Given passage
>> begin
II. His hesitancy.—When Saul returned to Jerusalem he found that the matter was by no means at an end. Certain people declared that the young Prophet was alive again. Attempts were made by the priestly party to crush the new sect, especially because they proclaimed the resurrection of the dead, which was a doctrine rejected by the Sadducees, to whom the great priestly families mainly belonged. Gamaliel suggested that persecution of this sect was unwise; they might even find that they were fighting against God. We must not lose sight of this very instructive point in the story. Gamaliel was Saul’s teacher, and Gamaliel had not made up his mind. The little brotherhood were very devoted attendants at the Temple worship; they had a great following among the people; it was clearly a new religious movement within Judaism which should be watched and, if possible, guided—not crushed. We may reasonably think of Saul at this moment as noting and sharing the uncertainty of his master, wondering not with the old man’s wisdom, but with the young man’s eager anxiety, for here was a new situation from which he could not escape. His own future as a religious teacher must be influenced by these new facts as to which he at any rate must make up his mind. He had not very long to wait. Among those who had joined the new society was a man of exceptional force and ability, who, like Saul, was not a Palestinian, but a Greek-speaking Jew, with a Greek name—Stephen. We do not know exactly what Stephen said, we only know what his enemies said that he said, but clearly it was enough to raise a storm; he was accused of speaking against the law of Moses and against the sacredness of Jerusalem itself. At last the Pharisaic party were thoroughly aroused. We observe that those who argued with Stephen were not Palestinian Jews, but Jews of the Dispersion. They, who lived at a distance from the home country, were peculiarly anxious to show their patriotism toward the mother city. Some of those that disputed with Stephen were from Cilicia and Asia, and we may be sure that among them was young Saul of Tarsus. Stephen’s teaching was to them the deadliest heresy. So Stephen was hurried to his death. Those who bore witness against him were, by the Jewish law, bound to cast the first stone at him, and so we read: ‘the witnesses laid down their clothes at a young man’s feet whose name was Saul.’
III. Saul the persecutor.—‘Saul was consenting unto his death.’ It was a sudden, a terrible transformation; the brilliant, attractive, tender-hearted, religious young student had in a moment become Saul the persecutor. He sprang to the front as a champion of religion, he would be ‘thorough’; and so having dispersed the sect in Jerusalem, he got a letter from the high priest and went to hunt out certain remnants of it in distant Damascus. What a journey it must have been! What thoughts came to him in his long rides: Gamaliel’s attitude of sympathetic hesitancy, Stephen’s face bright with the light of another world, Stephen’s vision of the Lord Jesus, Stephen’s dying prayer—all these would haunt him. ‘O God,’ he must have cried in the night watches under the Syrian stars, ‘O God, show me what is right, unravel the mystery, let me not be carried away, keep me true to Thee.’ But no answer came: and day followed night and night day; till at last the walls of Damascus came in sight and the journey was all but closed.
>> end
Job 1
Condense the paragraph of the passage on Saul that begins "III. Saul the persecutor." into a short list of its main facts.

Data extract
>> begin
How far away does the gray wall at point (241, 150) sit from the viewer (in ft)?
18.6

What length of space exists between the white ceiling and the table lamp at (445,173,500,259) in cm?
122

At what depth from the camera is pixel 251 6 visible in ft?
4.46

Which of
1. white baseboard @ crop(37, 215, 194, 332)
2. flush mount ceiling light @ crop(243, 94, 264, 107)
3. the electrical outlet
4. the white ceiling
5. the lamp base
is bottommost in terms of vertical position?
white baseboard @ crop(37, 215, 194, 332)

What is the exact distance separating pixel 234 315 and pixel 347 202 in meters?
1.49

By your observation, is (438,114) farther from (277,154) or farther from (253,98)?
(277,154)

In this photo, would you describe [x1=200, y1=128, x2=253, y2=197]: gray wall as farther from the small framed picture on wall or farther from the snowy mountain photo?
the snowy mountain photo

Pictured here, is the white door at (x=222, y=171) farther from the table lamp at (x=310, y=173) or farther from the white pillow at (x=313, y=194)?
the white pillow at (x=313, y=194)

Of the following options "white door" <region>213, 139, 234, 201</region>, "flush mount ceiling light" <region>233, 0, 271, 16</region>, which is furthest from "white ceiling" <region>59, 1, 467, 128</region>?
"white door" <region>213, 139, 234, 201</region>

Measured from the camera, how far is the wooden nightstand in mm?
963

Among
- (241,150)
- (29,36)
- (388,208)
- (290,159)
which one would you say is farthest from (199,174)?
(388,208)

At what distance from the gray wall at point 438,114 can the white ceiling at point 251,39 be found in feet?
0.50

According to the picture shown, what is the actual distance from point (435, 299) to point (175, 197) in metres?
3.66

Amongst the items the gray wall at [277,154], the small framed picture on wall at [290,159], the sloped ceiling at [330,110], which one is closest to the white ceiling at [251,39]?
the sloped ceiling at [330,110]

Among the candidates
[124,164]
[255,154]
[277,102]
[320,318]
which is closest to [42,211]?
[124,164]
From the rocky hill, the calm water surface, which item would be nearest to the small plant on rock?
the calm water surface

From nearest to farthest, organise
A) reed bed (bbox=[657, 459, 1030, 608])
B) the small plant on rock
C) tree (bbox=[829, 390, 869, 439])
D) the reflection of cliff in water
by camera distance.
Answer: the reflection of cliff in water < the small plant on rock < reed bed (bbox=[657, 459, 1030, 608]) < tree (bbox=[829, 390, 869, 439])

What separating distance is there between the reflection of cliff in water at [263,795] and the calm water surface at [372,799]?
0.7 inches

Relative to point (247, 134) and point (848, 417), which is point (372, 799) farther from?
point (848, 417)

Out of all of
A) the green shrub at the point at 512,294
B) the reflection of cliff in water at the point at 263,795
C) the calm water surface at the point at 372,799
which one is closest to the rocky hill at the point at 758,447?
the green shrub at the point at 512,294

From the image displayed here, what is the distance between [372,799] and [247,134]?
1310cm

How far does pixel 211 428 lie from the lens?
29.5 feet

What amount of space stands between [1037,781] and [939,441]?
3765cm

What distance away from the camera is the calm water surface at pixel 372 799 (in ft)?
>> end
Job 2
Display every line of the records that contains the word "away". Case counts.

Complete answer 1
- Saul consented to Stephen's death and was suddenly changed from a brilliant, tender-hearted, religious young student into a persecutor.
- As a self-appointed champion of religion determined to be "thorough," he scattered the sect in Jerusalem.
- With a letter from the high priest, he set out to hunt down its remaining members in Damascus.
- On the long ride, he was likely haunted by Gamaliel's sympathetic hesitancy and by Stephen's bright face, his vision of the Lord Jesus, and his dying prayer.
- He probably begged God at night to show him what was right, but no answer came before the walls of Damascus came into sight.

Complete answer 2
How far away does the gray wall at point (241, 150) sit from the viewer (in ft)?
What distance away from the camera is the calm water surface at pixel 372 799 (in ft)?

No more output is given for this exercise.